--- Activities ---
A. In the article on the theater workshop, give the passage again starting with "Theater workshop to" and going on through "a press release.", replacing "Friday" with "Thursday".
B. Translate into Spanish this sentence from the theater workshop article: "Nicola said the short stories are situated in Sicily and that the group researched various parts of Sicilian life."

--- Text block ---
++++++
Theater workshop to perform short stories

This weekend, the New York Theater Workshop will perform two collections of short stories, which it has been working on during the past week.

On Friday night, the group will present three short stories written by Fanni Green who is helping to direct the play.

"The Polk Trilogy" is about Shelby, a woman, who interacts with various local town people she meets, according to a press release.

Green said yesterday that this will be the first time her stories will be put on stage.

"For me it's about explaining and talking with actors how we can bring these stories to the stage," she said. "I don't know what will finally happen when we get up there &emdash; if there will be a whole lot of movement."

Green said she is excited to put the play on with the actors from the New York Threater Workshop who recently arrived in Hanover. She said they have sat around and read the stories out to see how the characters interact.

"We are taking a look at the different parts …" she said. "We are all story tellers so we are continuing to investigate the best way to tell a story."

Green said the group will also perform two poems and one "thought" about how "a group of people behave in a Church."

Curtain call is at 8 p.m. in Faulkner Recital Hall.

The second performance, on Saturday night, is a combined effort between the actors of the workshop and students in Drama 65.

James Nicola, the group's artistic director, said he has been working with the students enrolled to produce a stage piece based on 10 short stories by Luigi Pirandello.

Nicola said the short stories are situated in Sicily and that the group researched various parts of Sicilian life.

He said the group has been rehersing together since Sunday when the theater workshop's actors, directors and writers arrived in Hanover.

Nicola said the plays will give a "preponderance of the Sicilian life at the turn of the century" and how local people dealt with the harsh world of industrialization.

Nicola said the characters exhibit "the sense of 'I can't keep up with things.' "

He said he is not too concerned about how it will go off on Saturday night at 7 in the Collis Center's Common Ground.

Nicola added that the plays will have some dynamic to them because the time to work on the plays is "so intense."

"There will be flashes of brilliance admist things that don't go too smoothly," Nicola said. "It's quick and intense and that makes it exhilirating"

"We ask audience to participate in a different way," Nicola said. "We ask them to be the test audience and for them to give their comments and feedback."

He said the audience will be asked to participate in a discussion after the play to talk about what was good and bad.
++++++
--- Data provided ---
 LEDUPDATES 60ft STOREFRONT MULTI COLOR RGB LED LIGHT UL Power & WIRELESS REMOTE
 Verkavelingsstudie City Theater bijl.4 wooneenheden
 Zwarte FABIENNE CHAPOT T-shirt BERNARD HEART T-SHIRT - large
++++++
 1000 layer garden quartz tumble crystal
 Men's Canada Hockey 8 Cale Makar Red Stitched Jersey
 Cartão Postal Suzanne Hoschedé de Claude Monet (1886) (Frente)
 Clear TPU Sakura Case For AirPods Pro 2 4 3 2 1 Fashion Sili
++++++
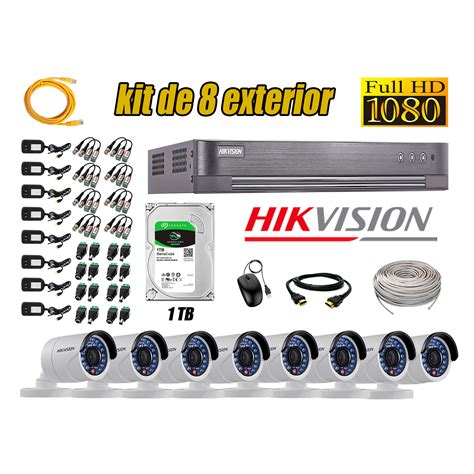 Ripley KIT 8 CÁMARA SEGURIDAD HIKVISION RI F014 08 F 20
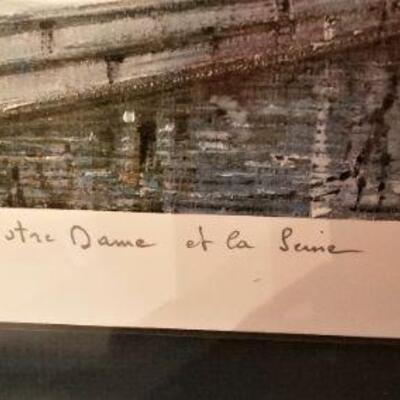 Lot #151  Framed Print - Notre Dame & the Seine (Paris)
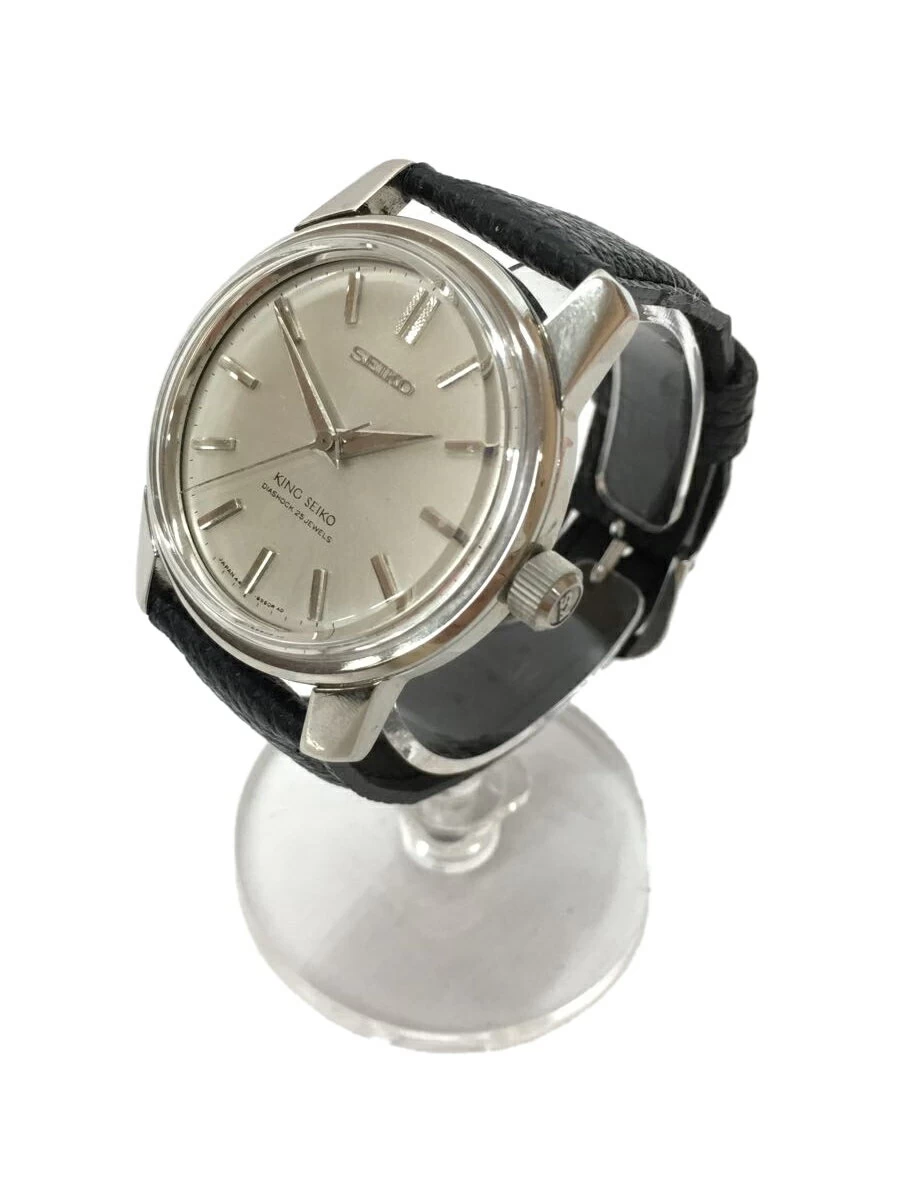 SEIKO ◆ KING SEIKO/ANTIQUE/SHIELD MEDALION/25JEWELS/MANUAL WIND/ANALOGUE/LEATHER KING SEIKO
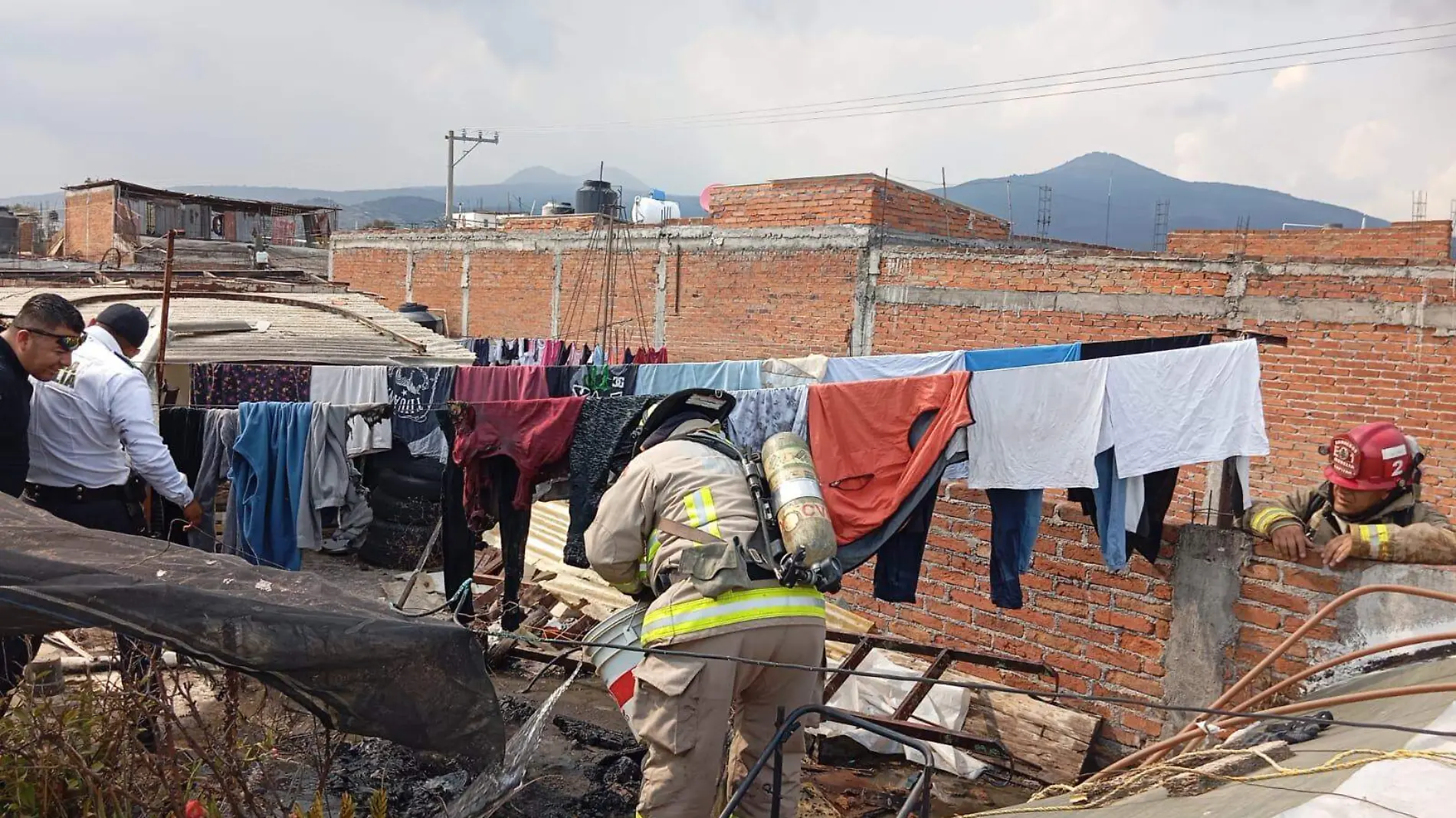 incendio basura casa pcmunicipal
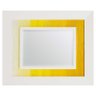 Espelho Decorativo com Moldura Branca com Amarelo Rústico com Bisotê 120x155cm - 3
++++++
--- Task-by-task solutions ---
A.
Theater workshop to perform short stories

This weekend, the New York Theater Workshop will perform two collections of short stories, which it has been working on during the past week.

On Thursday night, the group will present three short stories written by Fanni Green who is helping to direct the play.

"The Polk Trilogy" is about Shelby, a woman, who interacts with various local town people she meets, according to a press release.

B. Nicola dijo que los cuentos están ambientados en Sicilia y que el grupo investigó diversos aspectos de la vida siciliana.